In an opinion Thursday, Justice Ruth Bader Ginsburg, speaking for a unanimous U.S. Supreme Court, had unusually harsh criticism of a federal appellate panel for a practice that some court experts say the justices often embrace themselves.

Violation of the "party presentation" principle—central to Thursday's ruling—is not often the basis for deciding a high court case. The principle refers to the long-standing feature of the court system that the parties involved in litigation, and not judges, are responsible for raising the legal issues a court must resolve.

That principle rarely appears in a Supreme Court decision, and the ruling was all the more remarkable that its author—Ginsburg—rebuked a panel of the U.S. Court of Appeals for the Ninth Circuit in accusatory terms that said the court's "transformation" of a case went "well beyond the pale."

Ginsburg's opinion was in the case United States v. Sineneng-Smith. Evelyn Sineneng-Smith, who operated an immigration consulting firm in San Jose, California, was convicted of violating a federal law making it a felony to "encourage or induce an alien to come to, enter, or reside in the United States, knowing or in reckless disregard of the fact that such coming to, entry, or residence is or will be in violation of law."
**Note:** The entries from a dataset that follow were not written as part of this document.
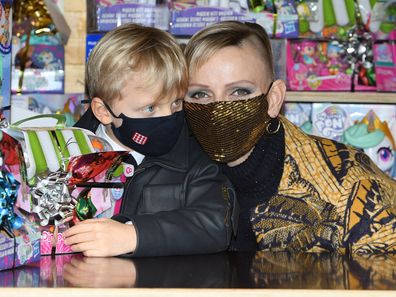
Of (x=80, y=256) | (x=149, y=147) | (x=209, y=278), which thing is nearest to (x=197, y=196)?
(x=149, y=147)

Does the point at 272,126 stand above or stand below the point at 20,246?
above

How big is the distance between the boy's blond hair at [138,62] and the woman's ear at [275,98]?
0.89ft

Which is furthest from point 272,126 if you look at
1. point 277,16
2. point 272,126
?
point 277,16

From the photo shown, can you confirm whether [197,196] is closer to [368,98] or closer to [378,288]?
[378,288]

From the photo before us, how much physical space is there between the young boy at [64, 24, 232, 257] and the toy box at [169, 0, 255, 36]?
843mm

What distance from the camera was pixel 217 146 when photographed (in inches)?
80.7

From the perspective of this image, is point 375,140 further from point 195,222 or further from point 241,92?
point 195,222

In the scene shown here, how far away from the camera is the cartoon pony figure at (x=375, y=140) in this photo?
10.2 ft

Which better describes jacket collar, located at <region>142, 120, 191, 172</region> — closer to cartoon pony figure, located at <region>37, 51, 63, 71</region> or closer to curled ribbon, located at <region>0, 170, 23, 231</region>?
curled ribbon, located at <region>0, 170, 23, 231</region>

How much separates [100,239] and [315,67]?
5.57 ft

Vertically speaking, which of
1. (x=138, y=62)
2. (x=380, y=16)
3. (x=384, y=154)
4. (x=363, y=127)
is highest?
(x=380, y=16)

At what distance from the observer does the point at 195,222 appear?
5.74ft

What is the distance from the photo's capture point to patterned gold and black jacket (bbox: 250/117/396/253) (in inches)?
77.4

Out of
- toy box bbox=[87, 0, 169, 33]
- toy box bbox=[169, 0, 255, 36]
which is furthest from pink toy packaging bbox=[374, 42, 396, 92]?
toy box bbox=[87, 0, 169, 33]
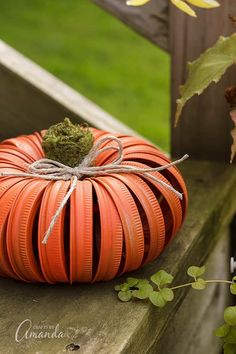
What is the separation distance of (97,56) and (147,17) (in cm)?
288

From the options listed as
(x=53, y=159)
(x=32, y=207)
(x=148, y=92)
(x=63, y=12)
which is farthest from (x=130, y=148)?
(x=63, y=12)

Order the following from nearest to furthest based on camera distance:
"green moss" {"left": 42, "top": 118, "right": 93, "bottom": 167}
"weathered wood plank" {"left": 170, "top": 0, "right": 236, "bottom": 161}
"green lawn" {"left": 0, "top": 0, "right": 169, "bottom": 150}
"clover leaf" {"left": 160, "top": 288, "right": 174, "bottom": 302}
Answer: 1. "clover leaf" {"left": 160, "top": 288, "right": 174, "bottom": 302}
2. "green moss" {"left": 42, "top": 118, "right": 93, "bottom": 167}
3. "weathered wood plank" {"left": 170, "top": 0, "right": 236, "bottom": 161}
4. "green lawn" {"left": 0, "top": 0, "right": 169, "bottom": 150}

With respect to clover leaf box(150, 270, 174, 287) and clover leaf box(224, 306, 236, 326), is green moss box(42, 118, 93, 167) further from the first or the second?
clover leaf box(224, 306, 236, 326)

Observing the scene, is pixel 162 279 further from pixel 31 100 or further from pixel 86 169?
pixel 31 100

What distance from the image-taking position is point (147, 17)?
8.09 ft

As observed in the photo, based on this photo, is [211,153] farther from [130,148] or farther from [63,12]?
[63,12]

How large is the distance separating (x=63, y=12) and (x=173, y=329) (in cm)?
432

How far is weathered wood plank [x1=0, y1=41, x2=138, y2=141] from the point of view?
96.0 inches

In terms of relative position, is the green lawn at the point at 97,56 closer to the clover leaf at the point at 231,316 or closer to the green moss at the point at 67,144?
the green moss at the point at 67,144

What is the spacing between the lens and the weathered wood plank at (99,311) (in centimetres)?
162

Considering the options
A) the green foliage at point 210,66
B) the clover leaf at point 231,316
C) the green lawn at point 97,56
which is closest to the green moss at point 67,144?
the green foliage at point 210,66

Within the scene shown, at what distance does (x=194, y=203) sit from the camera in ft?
7.48

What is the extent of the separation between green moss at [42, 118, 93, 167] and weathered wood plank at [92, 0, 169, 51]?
2.26 feet

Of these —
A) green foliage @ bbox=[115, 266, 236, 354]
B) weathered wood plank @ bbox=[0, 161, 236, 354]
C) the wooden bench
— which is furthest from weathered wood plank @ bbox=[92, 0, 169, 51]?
green foliage @ bbox=[115, 266, 236, 354]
Sineneng-Smith helped undocumented immigrants apply for labor certification even though she knew they did not meet the application-filing deadline. For her services, she collected more than $3.3 million from them between 2001 and 2008. In appealing her conviction, her attorney raised the same arguments presented to the district court, but then her appeal moved "onto a different track," according to Ginsburg.

"Instead of adjudicating the case presented by the parties, the appeals court named three amici and invited them to brief and argue issues framed by the panel, including a question Sineneng-Smith herself never raised earlier: 'Whether the statute of conviction is overbroad … under the First Amendment,'" Ginsburg wrote.

Lawyers for the parties to the appeal were assigned a secondary role, Ginsburg said. The three amici appointed to brief and argue were the circuit's Federal Defender Organizations (as a group), the Immigrant Defense Project, and the National Immigration Project of the National Lawyers Guild. The panel identified three issues for the briefing and gave amici 20 minutes to argue and 10 minutes to Sineneng-Smith's counsel.

"The party presentation principle is supple, not ironclad," Ginsburg wrote. "There are no doubt circumstances in which a modest initiating role for a court is appropriate. But this case scarcely fits that bill."

Although a court is not "hide-bound" by a party's counsel's precise arguments, Ginsburg said "the Ninth Circuit's radical transformation of this case goes well beyond the pale." The Ninth Circuit's judgment was vacated and the case remanded "for reconsideration shorn of the overbreadth inquiry interjected by the appellate panel and bearing a fair resemblance to the case shaped by the parties."

The court, in another unusual move, issued an addendum identifying cases from 2015 to 2020 in which the justices called for supplemental briefing or appointed an amicus curiae. Ginsburg, in a footnote, wrote: "None of them bear any resemblance to the redirection ordered by the Ninth Circuit panel in this case."

In the addendum, the court highlighted cases where it sought supplemental briefing to decide whether a controversy existed to support review in the first place; to determine whether a case could be resolved more narrowly than the question presented; and whether a constitutional issue was implicated by the question presented, among other reasons.

The Ninth Circuit panel that decided the case below included Judges A. Wallace Tashima, Marsha S. Berzon, and Andrew D. Hurwitz. Judge Stephen Reinhardt, a member of the panel who heard argument in the case, died while it was pending and was replaced by Hurwitz.

Some appellate lawyers were quick to note that the justices were criticizing the Ninth Circuit panel for "something the justices do all the time—focus on issues not raised in the parties' briefs," as law professor Steve Vladeck put it.

One recent example was the court's order for supplemental briefing on whether the political question doctrine or other justiciability doctrines apply to the pending cases on subpoenas of President Donald Trump's financial records.

David Ziff of the University of Washington Law School criticized the addendum to Thursday's opinion.

"The scope of the 'principle of party participation' is completely unclear," Ziff said on Twitter. "The court offers an addendum to explain how its own prior appointments of counsel to present un-advanced arguments are all different. But the addendum doesn't explain why those differences matter."

In a 2009 law review article on the party presentation principle, Amanda Frost of American University Washington College of Law said there are good reasons to promote "judicial issue creation" in certain types of cases.

Frost argued that "federal judges are assigned the task of settling the meaning of disputed questions of law, not just for the parties, but for all who must comply with it. Furthermore, they must do so free from outside influence. As a result, courts have the power to look beyond the parties' arguments when failing to do so would lead to an inaccurate or incomplete description of the law."

In the Supreme Court case, Deputy Solicitor General Eric Feigin represented the government. Mark Fleming, a partner at Wilmer Cutler Pickering Hale and Dorr, was counsel to Sineneng-Smith.